La trajectoire artistique de Stefan Râmniceanu débute dans la Roumanie des années 1980. Ses deux premières expositions personnelles, au Théâtre Giulești (1979) et à la Galerie Amfiteatru, de Bucarest (1980) sont suivies par l’obtention de la bourse de l’Union des artistes plasticiens de Roumanie, le prix de la revue Amfiteatru ainsi que par la participation à différents concours et expositions collectives. En 1985, Stefan Râmniceanu est invité à exposer simultanément dans deux galeries réputées de la capitale roumaine : l’Atelier 35 et la Galerie Orizont. L’évènement attire l’attention de personnalités culturelles de premier plan comme le critique d’art et historien Radu Bogdan et l’écrivain-philosophe Nicolae Steinhardt, qui tous deux s’attardent sur la manière dont le peintre repense la lumière. Pour l’historien Răzvan Theodorescu, l’œuvre est la preuve que l’art roumain possède un avenir. Les années, qui s’ensuivent, voient l’artiste multiplier les expositions collectives internationales où il représente son pays, en Hongrie, en Autriche ainsi qu’en Bulgarie et remporte son premier prix international à la Triennale de peinture de Sofia.
En 1988, Stefan Râmniceanu organise Ferecătura dans le plus ancien palais princier de Bucarest.
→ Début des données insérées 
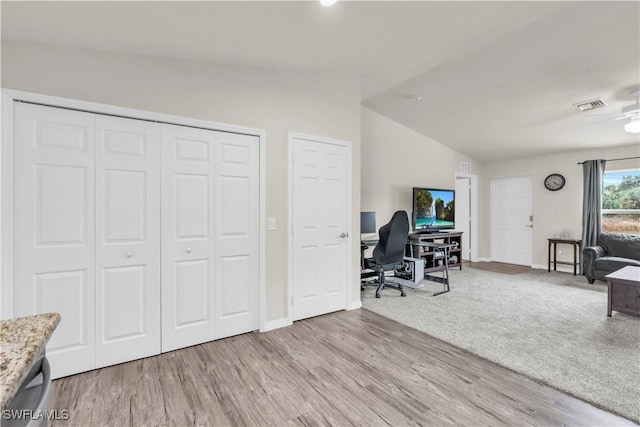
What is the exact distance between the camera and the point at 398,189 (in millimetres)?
5434

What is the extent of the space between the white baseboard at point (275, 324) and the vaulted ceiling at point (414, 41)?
2458 mm

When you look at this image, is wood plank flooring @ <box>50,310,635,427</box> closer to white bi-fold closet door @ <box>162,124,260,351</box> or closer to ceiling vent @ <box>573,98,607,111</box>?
white bi-fold closet door @ <box>162,124,260,351</box>

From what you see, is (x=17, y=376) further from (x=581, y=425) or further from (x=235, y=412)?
(x=581, y=425)

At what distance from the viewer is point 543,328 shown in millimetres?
2973

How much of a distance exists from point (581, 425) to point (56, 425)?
2.86 meters

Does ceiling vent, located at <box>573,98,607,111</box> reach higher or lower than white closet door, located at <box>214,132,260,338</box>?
higher

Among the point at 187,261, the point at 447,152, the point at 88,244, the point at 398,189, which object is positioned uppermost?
the point at 447,152

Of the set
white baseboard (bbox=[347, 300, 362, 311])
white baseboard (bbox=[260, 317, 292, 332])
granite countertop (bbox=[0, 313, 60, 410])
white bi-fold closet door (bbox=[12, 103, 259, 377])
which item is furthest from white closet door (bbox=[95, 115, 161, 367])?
white baseboard (bbox=[347, 300, 362, 311])

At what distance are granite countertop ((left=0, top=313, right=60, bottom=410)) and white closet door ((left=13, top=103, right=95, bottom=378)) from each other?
57.3 inches

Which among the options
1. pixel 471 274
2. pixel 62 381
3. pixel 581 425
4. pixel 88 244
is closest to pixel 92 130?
pixel 88 244

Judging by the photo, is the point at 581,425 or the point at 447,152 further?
the point at 447,152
Destinée à célébrer les 300 ans de l’avènement sur le trône du prince de Valachie Constantin II Brancovan, l’exposition se propose de réinventer la grammaire de l’art byzantin orthodoxe alors même que la dictature communiste, imposée par Nicolae Ceaucescu depuis 33 ans, est en train de se fissurer. “Ton art est une réponse réconfortante à l’effondrement des palais, car tu fais des décombres une immense caisse de résonance pour une noblesse d’esprit chargée d’histoire et d’espérance”, écrivait son professeur, le peintre Ion Sălișteanu, en octobre 1988. Des années plus tard, le critique d’art et ancien ambassadeur de Roumanie à l’Unesco, Dan Hăulică affirmera : “C’était vraiment un appel pour nous tous, un appel à la mémoire, un appel au courage à restaurer le passé…”.
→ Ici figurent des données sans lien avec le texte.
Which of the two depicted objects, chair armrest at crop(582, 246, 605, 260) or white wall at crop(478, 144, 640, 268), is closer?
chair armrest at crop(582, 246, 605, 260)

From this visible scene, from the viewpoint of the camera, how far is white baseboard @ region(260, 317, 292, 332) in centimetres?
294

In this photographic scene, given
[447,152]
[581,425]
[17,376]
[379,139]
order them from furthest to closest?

Avec l’exposition de 1988, le nom de l’artiste s’invite dans les cercles diplomatiques des puissances occidentales, qui ouvrent à son œuvre les portes du “monde libre”. C’est ainsi, notamment, que le Ministère de la Culture grec lui propose de réitérer Ferecătura à Athènes sous le nom de Report to Byzantium. Peu de temps après avoir participé à la révolution roumaine, en décembre 1989, Râmniceanu est invité par le gouvernement français et installe son atelier à Paris (1991). Il devient pensionnaire de la Cité internationale des arts et obtient la nationalité française (1999). Se succèdent alors de nombreuses expositions en galerie et dans les institutions. En 2001, la conservatrice générale honoraire au département des Arts graphiques du Louvre et ancienne directrice du Musée Delacroix, Arlette Sérullaz écrit la préface de la première monographie consacrée à l’œuvre de Stefan Râmniceanu, dont le titre est Entre Orient et Occident, un alchimiste qui a traversé les âges.
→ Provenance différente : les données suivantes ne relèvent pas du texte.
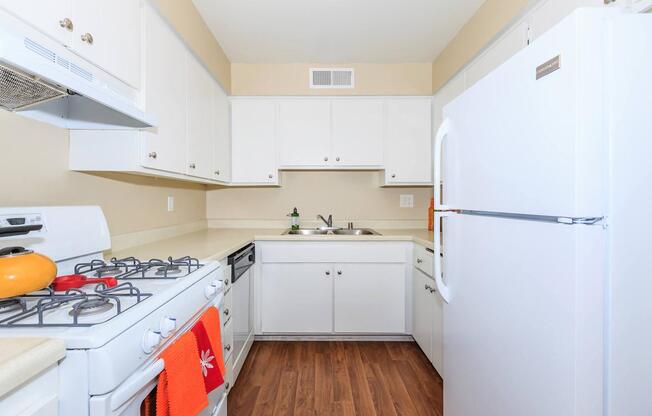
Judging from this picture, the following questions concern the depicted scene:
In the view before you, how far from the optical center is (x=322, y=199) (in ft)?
10.1

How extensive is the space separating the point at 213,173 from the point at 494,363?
207 cm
En 2014, l’artiste célèbre une nouvelle fois la mémoire de Constantin II Brancovan, trois cents ans après sa disparition. Pour son grand retour en Roumanie, plusieurs institutions lui consacrent une exceptionnelle rétrospective, Marks (Urme). Plus de 400 œuvres, dont 30 sculptures monumentales, sont exposées.
L’œuvre de Râmniceanu a présente dans nombre de collections privées et publiques, en Allemagne, Argentine, Belgique, Brésil, Bulgarie, Canada, Espagne, Etats-Unis, France, Grèce, Italie, Japon, Monaco, Maroc, Pays-Bas, Portugal, Roumanie, Royaume-Uni, Suède, Suisse, Tunisie, Turquie et Venezuela.